How can I configure this problem is it too big to fit in shared memory?

Finally I found a good way to use CUDA. But I am not sure if it can be done efficently.

What I want to do is:

I have 4 float dynamic arrays all of them with size m (m is usually around 1000 )

As this:

unsigned int mem_size = sizeof( float) * m;

float* timestamp = (float*) malloc( mem_size);
float* measurement = (float*) malloc( mem_size);
float* oX = (float*) malloc( mem_size);
float* oY = (float*) malloc( mem_size);

And I have 2 more dynamic float arrays with size n(n can be from hundreds to thousands)
As this:

mem_size = sizeof( float) * n;

float* x = (float*) malloc( mem_size);
float* y = (float*) malloc( mem_size);

What I want to do is I want to create n threads.
And I want to pass all those 4 float arrays to each of these threads.These arrays are read-only.
Each thread is going to make some calculations using those 4 float arrays(I need all m*4 values) for each x[thread_id],y[thread_id] pair and should write 3 output values into 3 output arrays.

mem_size = sizeof( float) * n;
float* out1 = (float*) malloc( mem_size);
float* out2 = (float*) malloc( mem_size);
float* out3 = (float*) malloc( mem_size);

out1[thread_id]=calculatedValue1;
out2[thread_id]=calculatedValue2;
out3[thread_id]=calculatedValue3;

It looks fairly suitable for CUDA so I rushed into coding.(My first CUDA program)
Then questions arised…

Since all threads need all of 4 input float arrays for calculations. I thought I should put these arrays into shared memory for fast access.But as m is around 1000 which means it will be 41000sizeof(float) bytes which is nearly 16K.

In the Cuda Programming Guide it says:
“The amount of shared memory available per multiprocessor is 16 KB”

If “m” were bigger than 1000 then it wouldnt be possible to put those arrays into shared memory right?

If I had to leave those 4 arrays in device memory then would performance penalty be too big? Because then I have to read from device memory 4mN(iteration_count which is big)=TOO BIG

Any other idea how can I do these operations more efficently on CUDA.

Thanks.

Akif,

For now I called my kernel like this:

unsigned int mem_size = sizeof( float) * m

// define grid and block size
int numThreadsPerBlock = 512;

// Compute number of blocks needed based on array size 
// and desired block size
int numBlocks = n / numThreadsPerBlock+ (n%numThreadsPerBlock == 0?0:1); 

// setup execution parameters
dim3 dimGrid(numBlocks);
dim3 dimBlock(numThreadsPerBlock);


// execute the kernel
testKernel<<< dimGrid, dimBlock,4*mem_size>>>( d_measurement, d_timestamp......... );

And in my kernel I wrote:

extern shared float sdata;
float measurement=(float)sdata;
float timestamp=(float)&measurement[m];
float oX=(float)&timestamp[m];
float oY=(float)&oX[m];

then I think I have to copy from device memory into shared memory with loops.
am i on the right path?

Hi,

I think yes, you are on the right path.
If you want your program to perform over 16K total vector data then you have to load from global memory every time. However, if you align the acess correctly you will get near to the proposed peak memory bandwidth which is more than on every other system I know.

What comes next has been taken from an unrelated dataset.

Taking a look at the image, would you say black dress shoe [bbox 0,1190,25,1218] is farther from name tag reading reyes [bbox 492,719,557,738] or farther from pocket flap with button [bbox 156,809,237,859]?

Is it possible to break the relations between the data to let some work for the first X elements be done by one block the next by another block an so on…?
Store the intermediate values somewhere and then do a reduction on the work.
That way you could break your program to run one block per MP having now 16K times 12 shared memory for a GTX.
However your problem still exists if you want more than 16K times MPs data per run.

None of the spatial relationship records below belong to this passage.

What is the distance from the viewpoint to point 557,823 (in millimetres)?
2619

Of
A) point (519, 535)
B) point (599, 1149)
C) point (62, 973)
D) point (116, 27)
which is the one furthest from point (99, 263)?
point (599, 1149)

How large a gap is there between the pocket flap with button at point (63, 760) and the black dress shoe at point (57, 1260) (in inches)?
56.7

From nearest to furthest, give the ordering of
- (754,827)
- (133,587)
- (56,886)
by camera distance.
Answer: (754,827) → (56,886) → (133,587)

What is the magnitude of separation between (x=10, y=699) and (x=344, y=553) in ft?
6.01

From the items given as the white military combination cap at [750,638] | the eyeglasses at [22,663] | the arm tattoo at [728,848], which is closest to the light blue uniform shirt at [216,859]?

So i would optimize the alignment of the code for global memory you should get at least 85% MemBW with a perfect aligned data access. The next generation comes end of the year and will double your performance :-).

Thank you for your reply.

Yes my problem can be divided actually in the half but i never thought it before like that before and I think it would be hard to realize it (at least for me). Right now I finished the code and I am getting
“too many resources requested for launch” for debug mode
and totally wrong results for release mode??

Isnt this strange? Shouldnt I also get “too many resources requested for launch” also for release mode if i am passing shared memory limit??

Yes you should. Perhaps you are requesting to much global memory, going to the host in emu mode? E.g you have 2 GB of main mem. You request 1 GB for the host and 1 GB for the device. In Emu mode this won’t work.

Although check to cubin file to be sure. Compiling with -cubin instead of -c

Johannes

when I reduce the number of threads per block from 512 to 384 it runs perfectly. But it is still interesting why it is not giving the correct error message in release mode.

Are you using CUT_CHECK_ERROR? That macro compiles to nothing in release mode.

What next generation? Can you tell us more about it?

Yes I was using that macro.I didnt know it was ignored in release mode. Thank you.